Oggi intervistiamo l’artista caprese Sonia Vinaccia, la cui ricerca ruota intorno a temi universali e profondamente umani: la gentilezza, la natura, la resilienza. Il suo percorso inizia all’Istituto d’Arte di Sorrento, dove si diploma come Maestro d’Arte con specializzazione nel settore stampa. Già durante gli anni della formazione si distingue per la sua visione sensibile e rigorosa, ottenendo una prestigiosa borsa di studio che le apre le prime porte del mondo artistico.
Nel tempo, il suo lavoro si è affermato attraverso premi, riconoscimenti e partecipazioni a esposizioni in Italia e all’estero, confermando la solidità tecnica della sua produzione e la forza poetica del suo messaggio. La pittura e la scultura diventano per lei strumenti per raccontare non solo ciò che si vede, ma ciò che si sente: emozioni trattenute, memorie intime, atti di resistenza silenziosa.
Le sue opere sono attraversate da un’estetica delicata, ma mai superficiale, dove la forma è sempre al servizio del significato. In questa intervista, Sonia Vinaccia ci accompagna dentro il suo universo creativo, svelando con autenticità il senso profondo del suo fare arte.
Sonia, quando hai scoperto che l’arte avrebbe ricoperto un ruolo principale nella tua vita e come ti ci sei avvicinata ?
Non c’è stato un momento preciso, ma un bisogno che è cresciuto piano, come una pianta che mette radici. Fin da piccola sentivo le cose in modo intenso: la natura, gli animali, le persone. Ma non sempre trovavo le parole per esprimere tutto questo. Così ho iniziato a usare le mani. A disegnare, modellare, costruire piccoli mondi in cui sentirmi al sicuro. L’arte è diventata la mia voce, il mio modo di abitare le emozioni senza farmi travolgere. L’arte mi ha scelta.
Sonia, se ti chiedessi di raccontarti senza parlare subito di arte… da dove partiresti?
Forse partirei da un gesto. Un gesto semplice, come tenere la mano a qualcuno che sta attraversando un momento difficile. Ecco, io sono quella persona che si ferma. Che ascolta. Che guarda negli occhi. E questo, in fondo, è anche il cuore della mia arte.
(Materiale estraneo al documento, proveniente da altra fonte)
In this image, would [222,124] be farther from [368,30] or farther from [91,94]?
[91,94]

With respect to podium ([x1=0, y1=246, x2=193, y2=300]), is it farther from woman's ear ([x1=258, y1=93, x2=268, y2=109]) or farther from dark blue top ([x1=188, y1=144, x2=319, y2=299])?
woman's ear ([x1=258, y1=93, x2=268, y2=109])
Prima di ogni tecnica, c’è il desiderio di comprendere l’altro, di raccontare la parte più fragile e luminosa degli esseri viventi.
Il tuo progetto principale è incentrato sulla gentilezza. Come la rappresenti?
La rappresento spesso attraverso gli animali: creature che parlano senza parole, che si muovono in equilibrio tra loro. Viviamo in un mondo che premia la durezza, l’egoismo, la velocità. La gentilezza è silenziosa, ma ha una forza immensa. È vedere davvero l’altro. È prendersi cura. E io voglio che le mie opere facciano questo: si prendano cura di chi le guarda. Anche solo per un attimo. L’arte non deve sempre gridare. A volte, un sussurro può arrivare più in profondità.
Quindi l’arte, per te, nasce da un ascolto?
Sempre. Non potrei creare nulla se non sentissi davvero. Le mie opere nascono da domande che mi porto dentro: Cosa accade dentro una persona quando sta male? Cosa la spinge, nonostante tutto, a rialzarsi? Io lavoro con la speranza. La dipingo, la scolpisco, la cerco. E da questo, é nato il mio nuovo progetto: Gli invisibili. È il mio modo per dire che sì, anche quando cadiamo, possiamo sempre tornare alla luce.
Come scegli cosa rappresentare nelle tue opere?
Non scelgo, ascolto. Mi lascio toccare da una storia, da uno sguardo, da un dolore condiviso. Poi cerco la forma. Che sia un animale o un volto che guarda verso l’alto… voglio che ci sia dentro una tensione verso il “possibile”, anche quando tutto sembra perduto. La speranza è lì. Sempre.
Qual è il tuo desiderio più grande, come artista?
Che chi guarda una mia opera si senta visto. Che si senta meno solo. Non mi interessa stupire, mi interessa toccare. E se anche una sola persona, davanti a un mio quadro o una mia scultura, si sentirà accolta… allora avrò fatto la cosa giusta.
E come donna, prima ancora che artista?
Continuare a credere nella bellezza delle piccole cose. Continuare a scegliere la gentilezza, anche quando sembra inutile. Continuare ad amare, anche quando fa paura.E continuare a creare. Perché per me creare è vivere.